**Passage**
-.-.-
The virus author could have used an instruction that would incorporate the 0xFF bytes, which would have avoided the jump, and thus would have increased the usable size of the slots by one byte. There are two candidate values that would serve the purpose: 0x80 and 0x82. Both values decode to the same instruction when followed by 0xFF 0xFF: CMP BH, FF. It seems likely that the virus author knew this, but given the style of the decryptor, the additional bytes might not have seemed sufficient to insert any further instructions (the result of the compare could have been used, for example, but the decryptor would look quite different).
The .C variant replaces any references to the chosen register in the arithmetic instructions with the unused register. It swaps the register initialization lines randomly. The decryptor is a set of simple arithmetic operations, but it uses all of the registers, and it is sufficiently complex that it cannot be x-rayed.
-.-.-
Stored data

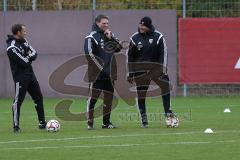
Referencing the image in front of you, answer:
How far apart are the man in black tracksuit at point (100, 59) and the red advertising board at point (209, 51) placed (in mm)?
10826

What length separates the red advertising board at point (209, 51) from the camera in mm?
26812

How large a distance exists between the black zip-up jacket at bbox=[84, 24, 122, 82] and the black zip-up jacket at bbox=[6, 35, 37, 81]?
1167 millimetres

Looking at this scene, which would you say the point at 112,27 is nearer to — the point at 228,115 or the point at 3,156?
the point at 228,115

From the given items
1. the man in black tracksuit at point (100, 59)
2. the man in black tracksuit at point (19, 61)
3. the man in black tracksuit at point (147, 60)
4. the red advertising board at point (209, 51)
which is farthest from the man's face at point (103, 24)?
the red advertising board at point (209, 51)

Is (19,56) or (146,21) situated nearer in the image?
(19,56)

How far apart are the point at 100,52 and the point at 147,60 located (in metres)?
0.99

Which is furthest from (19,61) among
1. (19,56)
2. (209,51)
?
(209,51)

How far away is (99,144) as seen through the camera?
13.1 meters

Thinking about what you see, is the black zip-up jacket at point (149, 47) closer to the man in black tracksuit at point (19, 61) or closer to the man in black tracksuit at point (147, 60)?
the man in black tracksuit at point (147, 60)

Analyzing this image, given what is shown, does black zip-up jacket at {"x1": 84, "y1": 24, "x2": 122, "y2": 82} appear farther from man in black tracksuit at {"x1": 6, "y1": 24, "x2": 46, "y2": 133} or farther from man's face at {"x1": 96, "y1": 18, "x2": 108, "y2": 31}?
man in black tracksuit at {"x1": 6, "y1": 24, "x2": 46, "y2": 133}

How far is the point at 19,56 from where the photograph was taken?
15.4 meters

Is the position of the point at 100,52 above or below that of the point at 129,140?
above

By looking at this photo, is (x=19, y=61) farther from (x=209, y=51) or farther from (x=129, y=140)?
(x=209, y=51)

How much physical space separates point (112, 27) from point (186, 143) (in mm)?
14492
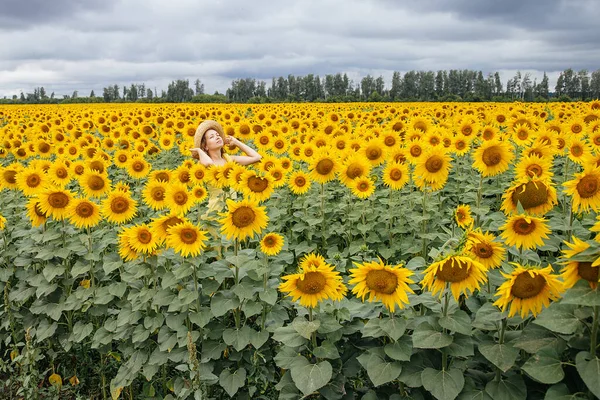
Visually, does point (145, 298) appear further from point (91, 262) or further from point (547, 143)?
point (547, 143)

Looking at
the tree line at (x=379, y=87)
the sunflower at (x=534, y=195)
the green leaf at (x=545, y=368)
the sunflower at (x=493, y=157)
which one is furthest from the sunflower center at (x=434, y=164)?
the tree line at (x=379, y=87)

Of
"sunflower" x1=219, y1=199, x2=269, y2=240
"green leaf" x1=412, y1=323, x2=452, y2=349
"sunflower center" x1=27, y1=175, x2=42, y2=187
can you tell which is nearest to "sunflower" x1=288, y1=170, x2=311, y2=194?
"sunflower" x1=219, y1=199, x2=269, y2=240

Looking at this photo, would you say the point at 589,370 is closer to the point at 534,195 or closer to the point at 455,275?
the point at 455,275

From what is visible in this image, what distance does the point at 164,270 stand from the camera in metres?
4.76

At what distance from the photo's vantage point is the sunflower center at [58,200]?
17.2ft

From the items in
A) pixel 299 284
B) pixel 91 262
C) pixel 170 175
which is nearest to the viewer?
pixel 299 284

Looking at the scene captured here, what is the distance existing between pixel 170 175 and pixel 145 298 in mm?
1979

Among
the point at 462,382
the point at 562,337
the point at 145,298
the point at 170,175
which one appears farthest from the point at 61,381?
the point at 562,337

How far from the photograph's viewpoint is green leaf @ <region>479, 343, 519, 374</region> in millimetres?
2904

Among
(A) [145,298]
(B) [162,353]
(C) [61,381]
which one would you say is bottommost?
(C) [61,381]

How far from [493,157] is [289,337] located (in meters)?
3.36

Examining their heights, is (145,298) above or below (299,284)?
below

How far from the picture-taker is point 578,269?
2.70 meters

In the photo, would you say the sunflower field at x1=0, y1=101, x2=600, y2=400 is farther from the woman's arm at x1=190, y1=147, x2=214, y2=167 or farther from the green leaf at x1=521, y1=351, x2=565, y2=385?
the woman's arm at x1=190, y1=147, x2=214, y2=167
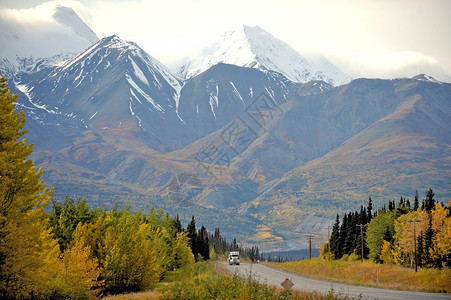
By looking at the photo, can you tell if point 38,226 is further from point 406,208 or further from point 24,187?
point 406,208

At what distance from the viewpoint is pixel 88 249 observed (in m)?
45.7

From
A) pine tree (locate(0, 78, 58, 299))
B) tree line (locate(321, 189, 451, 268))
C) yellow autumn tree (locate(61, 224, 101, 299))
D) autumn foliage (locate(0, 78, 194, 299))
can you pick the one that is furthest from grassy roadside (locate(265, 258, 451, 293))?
pine tree (locate(0, 78, 58, 299))

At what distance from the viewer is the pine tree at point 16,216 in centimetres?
3219

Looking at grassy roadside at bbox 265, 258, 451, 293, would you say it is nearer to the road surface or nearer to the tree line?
the road surface

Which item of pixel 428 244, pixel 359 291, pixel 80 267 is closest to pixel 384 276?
pixel 359 291

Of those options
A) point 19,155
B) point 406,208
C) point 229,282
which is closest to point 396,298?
point 229,282

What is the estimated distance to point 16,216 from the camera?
32.6 metres

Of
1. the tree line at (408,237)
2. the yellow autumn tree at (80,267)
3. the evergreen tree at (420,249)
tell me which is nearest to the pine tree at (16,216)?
the yellow autumn tree at (80,267)

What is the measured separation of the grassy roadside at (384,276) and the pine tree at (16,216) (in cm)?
3277

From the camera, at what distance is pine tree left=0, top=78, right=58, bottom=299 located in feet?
106

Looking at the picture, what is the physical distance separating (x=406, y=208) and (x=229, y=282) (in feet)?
320

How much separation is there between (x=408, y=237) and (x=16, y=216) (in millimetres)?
75725

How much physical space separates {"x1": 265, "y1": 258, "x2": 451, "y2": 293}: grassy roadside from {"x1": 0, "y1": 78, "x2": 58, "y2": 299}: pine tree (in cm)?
3277

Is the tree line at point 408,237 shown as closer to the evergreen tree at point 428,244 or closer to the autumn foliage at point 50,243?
the evergreen tree at point 428,244
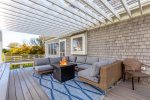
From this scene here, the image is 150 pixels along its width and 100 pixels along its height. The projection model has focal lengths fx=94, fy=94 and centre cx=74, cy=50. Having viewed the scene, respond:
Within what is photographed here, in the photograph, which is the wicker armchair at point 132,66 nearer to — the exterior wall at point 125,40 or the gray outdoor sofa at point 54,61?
the exterior wall at point 125,40

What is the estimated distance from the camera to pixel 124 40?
4.12m

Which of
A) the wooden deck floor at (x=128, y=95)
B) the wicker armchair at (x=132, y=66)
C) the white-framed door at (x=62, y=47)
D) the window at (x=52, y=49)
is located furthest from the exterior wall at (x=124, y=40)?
the window at (x=52, y=49)

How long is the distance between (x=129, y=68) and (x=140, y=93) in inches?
43.3

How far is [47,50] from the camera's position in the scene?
11570mm

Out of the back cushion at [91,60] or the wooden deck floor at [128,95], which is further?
the back cushion at [91,60]

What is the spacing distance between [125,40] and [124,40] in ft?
0.14

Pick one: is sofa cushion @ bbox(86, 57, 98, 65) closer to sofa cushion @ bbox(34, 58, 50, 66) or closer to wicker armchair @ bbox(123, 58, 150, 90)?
wicker armchair @ bbox(123, 58, 150, 90)

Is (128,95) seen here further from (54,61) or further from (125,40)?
(54,61)

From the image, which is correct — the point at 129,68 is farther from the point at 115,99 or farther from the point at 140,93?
the point at 115,99

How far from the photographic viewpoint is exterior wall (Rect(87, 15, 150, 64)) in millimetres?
3520

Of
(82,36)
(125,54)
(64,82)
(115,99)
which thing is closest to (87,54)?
(82,36)

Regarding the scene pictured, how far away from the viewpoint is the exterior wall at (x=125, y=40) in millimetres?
3520

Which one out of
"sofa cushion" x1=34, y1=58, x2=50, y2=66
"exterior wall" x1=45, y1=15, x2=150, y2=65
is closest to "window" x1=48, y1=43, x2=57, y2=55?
"sofa cushion" x1=34, y1=58, x2=50, y2=66

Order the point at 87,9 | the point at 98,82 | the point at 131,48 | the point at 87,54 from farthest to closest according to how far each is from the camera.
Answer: the point at 87,54 < the point at 131,48 < the point at 87,9 < the point at 98,82
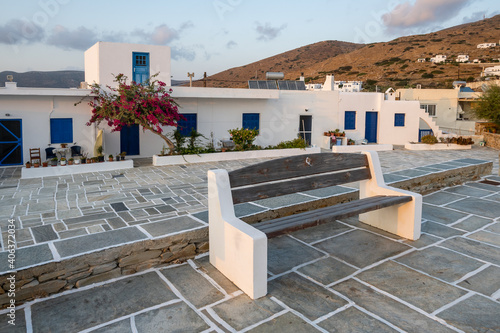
-.-.-
**Task details**
Pick up the passage about the virus decryptor after its last sentence and continue it. The entries are separate material, unrelated to the passage about the virus decryptor.

**Result**
The virus generates an FPU ‘fxsave’ instruction using the unused register, and assigns random initial values to all of the registers except for the counter register. The virus also generates a series of SSE ‘movdqu’ (MOVe Double-Quadword Unaligned) instructions using the unused register: one movdqu instruction for each 16(!) bytes of the decryptor, for a total of 128 bytes(!). The offset for the movdqu instructions is a random multiple of 16 within that 128-byte block, and since the XMM registers (known as ‘xmmn’, where ‘n’ is the slot number, from zero to seven) can be assigned explicitly, the order of the loads is also random. That is, the first register that is loaded might be any one of the eight XMM registers, however the bytes that the register holds will always correspond to the same 16 bytes in the decryptor. Further, since the XMM registers occupy their own space within the FPU, the entire slot is available for use, and the virus takes advantage of this. The virus places a jump instruction after the last movdqu instruction in order to reach the fxsave instruction.
The virus uses the fsave instruction (or the fxsave instruction in the .C variant) in order to do something special with the loaded registers.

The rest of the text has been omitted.